-- Opening Marker --

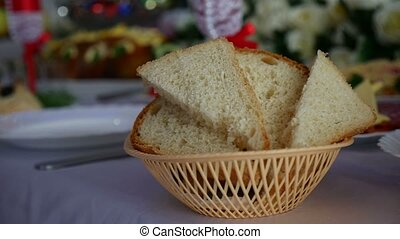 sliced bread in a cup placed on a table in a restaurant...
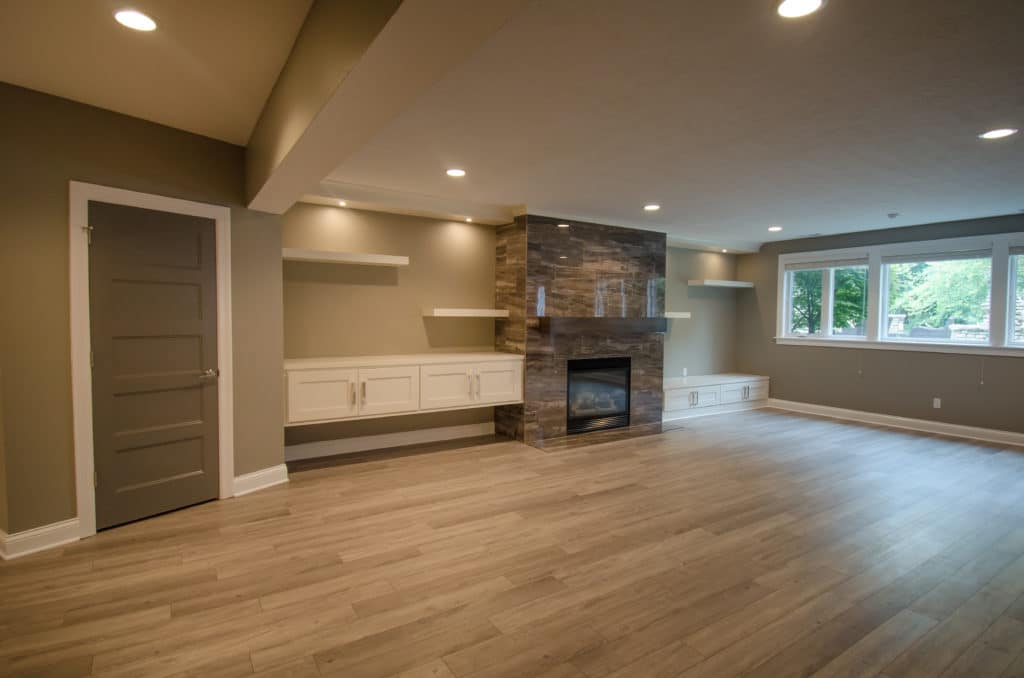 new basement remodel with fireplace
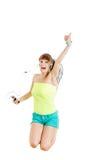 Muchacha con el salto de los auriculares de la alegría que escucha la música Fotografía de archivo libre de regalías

-- Closing Marker --
-- Opening Marker --

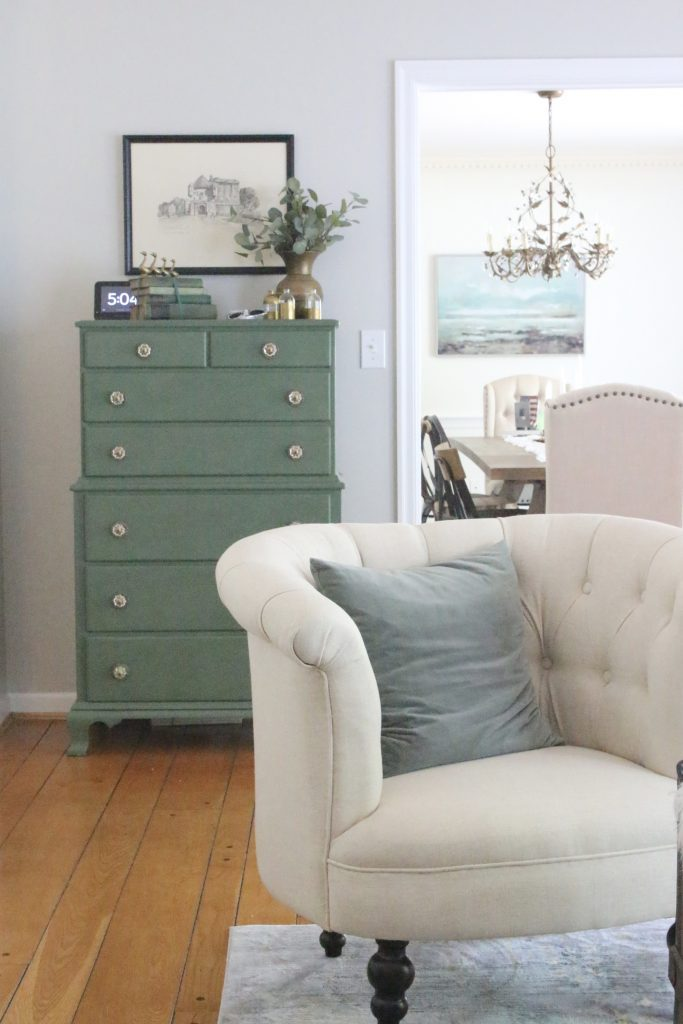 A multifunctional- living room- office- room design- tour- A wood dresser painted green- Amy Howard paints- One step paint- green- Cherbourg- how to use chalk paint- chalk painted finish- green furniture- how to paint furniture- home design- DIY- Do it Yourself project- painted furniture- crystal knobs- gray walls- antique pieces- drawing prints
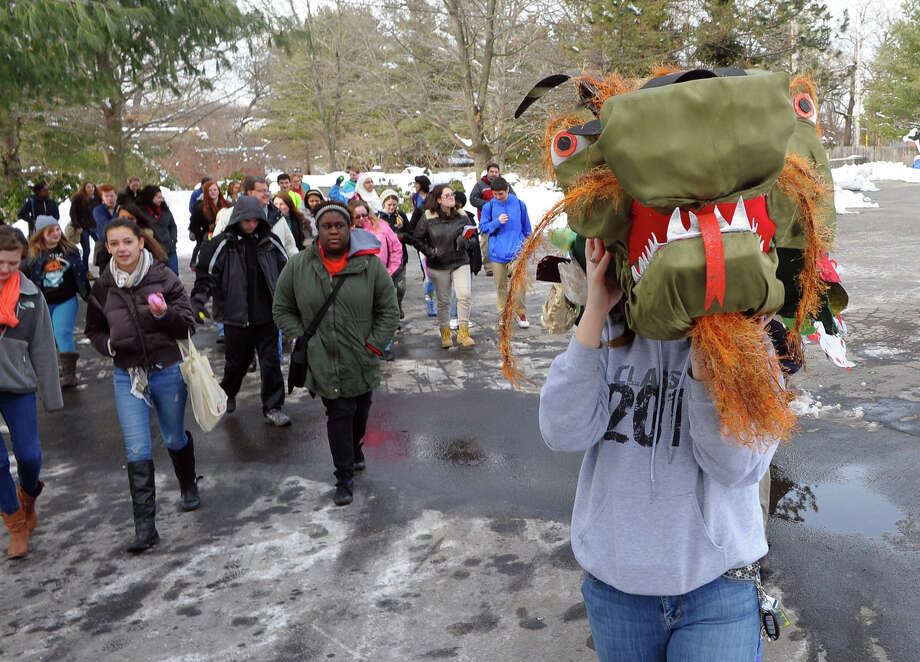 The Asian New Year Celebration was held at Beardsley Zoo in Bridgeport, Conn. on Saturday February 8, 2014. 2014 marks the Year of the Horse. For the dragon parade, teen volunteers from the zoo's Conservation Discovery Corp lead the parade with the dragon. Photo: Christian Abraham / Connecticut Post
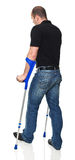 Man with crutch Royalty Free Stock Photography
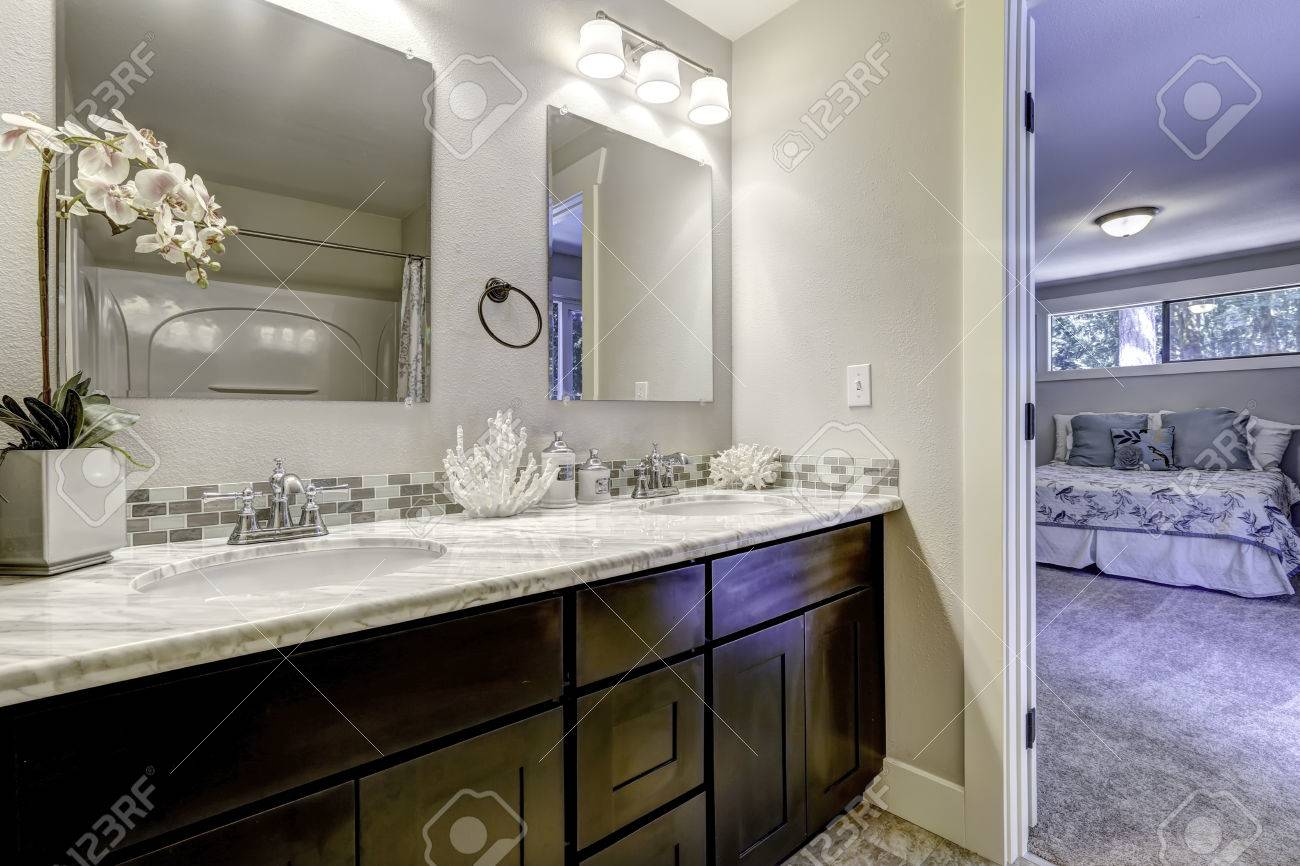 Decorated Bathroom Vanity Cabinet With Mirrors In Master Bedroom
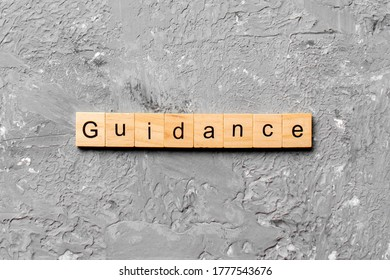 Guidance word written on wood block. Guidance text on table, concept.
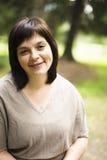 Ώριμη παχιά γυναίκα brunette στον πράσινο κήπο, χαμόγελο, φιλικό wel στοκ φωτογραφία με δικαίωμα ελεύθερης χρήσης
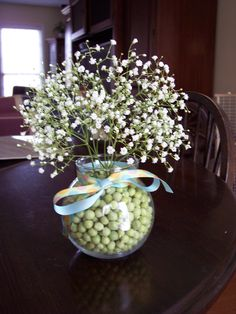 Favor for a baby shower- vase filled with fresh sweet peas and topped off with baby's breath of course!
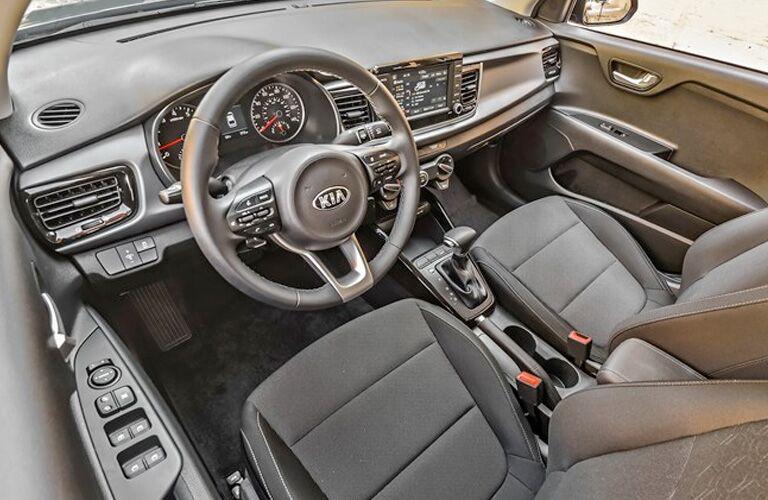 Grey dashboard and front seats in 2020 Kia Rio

-- Closing Marker --
-- Opening Marker --

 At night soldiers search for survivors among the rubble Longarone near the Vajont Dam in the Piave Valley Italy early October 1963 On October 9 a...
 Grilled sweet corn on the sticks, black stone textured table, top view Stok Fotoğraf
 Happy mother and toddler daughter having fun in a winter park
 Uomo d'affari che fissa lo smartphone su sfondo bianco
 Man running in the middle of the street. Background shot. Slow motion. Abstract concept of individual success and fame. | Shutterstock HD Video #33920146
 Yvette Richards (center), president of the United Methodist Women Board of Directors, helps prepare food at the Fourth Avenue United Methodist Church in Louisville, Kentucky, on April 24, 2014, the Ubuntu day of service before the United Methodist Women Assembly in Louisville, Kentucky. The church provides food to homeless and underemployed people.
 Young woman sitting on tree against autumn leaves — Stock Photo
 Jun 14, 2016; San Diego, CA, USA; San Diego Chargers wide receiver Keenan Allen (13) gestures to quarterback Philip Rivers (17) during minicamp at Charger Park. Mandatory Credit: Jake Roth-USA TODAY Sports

-- Closing Marker --

WORK REQUIRED: From the records above, copy exactly the stretch from the line holding "Guidance word written" through the line holding "Grey dashboard and", both ends included, without the pictures.

WRITTEN REPLY:
 Guidance word written on wood block. Guidance text on table, concept.
 Ώριμη παχιά γυναίκα brunette στον πράσινο κήπο, χαμόγελο, φιλικό wel στοκ φωτογραφία με δικαίωμα ελεύθερης χρήσης
 Favor for a baby shower- vase filled with fresh sweet peas and topped off with baby's breath of course!
 Grey dashboard and front seats in 2020 Kia Rio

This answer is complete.